Home


Reviews


What is eggs Benedict?


Recipes


Nutrition


Medical risks


Feedback


EGGS BENEDICT NEW YORK
REVIEWS

OSCAR'S (WALDORF)
301 Park Ave (corner of 49th St.), New York 10022 (East midtown). (212) 872-4920. 4/5/6 to Grand Central; E/V/6 to 51st St.
Food:
Service:
Food coma:

My second plate of eggs Benedict at Oscar's, the casual restaurant at the Waldorf-Astoria hotel, was the best I'd ever had in my life. Rich, perfectly buttery hollandaise sauce -- with just the right hints of fresh lemon juice and cayenne pepper -- was topped by shaved black truffle, and the sauce itself topped perfectly poached eggs, well-grilled Canadian bacon, and peerless, non-Thomas' English muffins. Three small but thick slices of potato, cooked till soft inside yet very crisp on top, were plated artfully with a couple of asparagus spears plus half a broiled, breading-topped, plum tomato. My mimosa was rich with bubbly champagne. The executive chef even came out to chat about the hollandaise.

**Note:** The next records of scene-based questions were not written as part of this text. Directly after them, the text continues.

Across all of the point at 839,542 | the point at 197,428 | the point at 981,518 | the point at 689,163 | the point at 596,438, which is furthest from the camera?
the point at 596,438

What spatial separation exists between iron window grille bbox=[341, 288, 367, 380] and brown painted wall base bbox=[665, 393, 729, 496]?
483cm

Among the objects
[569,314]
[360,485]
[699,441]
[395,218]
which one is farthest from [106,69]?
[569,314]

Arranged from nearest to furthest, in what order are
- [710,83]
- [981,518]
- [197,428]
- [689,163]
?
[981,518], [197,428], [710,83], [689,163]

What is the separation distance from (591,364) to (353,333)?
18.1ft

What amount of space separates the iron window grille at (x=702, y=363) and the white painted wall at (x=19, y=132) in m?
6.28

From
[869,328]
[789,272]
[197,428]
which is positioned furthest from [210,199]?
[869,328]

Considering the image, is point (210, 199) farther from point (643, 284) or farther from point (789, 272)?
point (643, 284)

I could've eaten another right away without complaint, and I did. Because I'd been invited by a national television show to taste the eggs Benny at the Waldorf, which claims to have invented the dish. Several camera angles required lots of tasting. It needed serious teamwork from not only a patient camera operator and field producer, but also from my gourmet yin and gourmand yang.

That additional delicious dish was my third. I had wanted to try Oscar's before the shoot, so two weeks before, I brunched there incognito. Alas, my first Waldorf eggs Benny, the same one everyone gets, was a terrible disappointment, especially for $16.50. The Thomas' or Thomas'-like English muffins were barely toasted -- soft and steamed in the center. The Canadian bacon was tasteless, the eggs underpoached, and the hollandaise strangely sweet.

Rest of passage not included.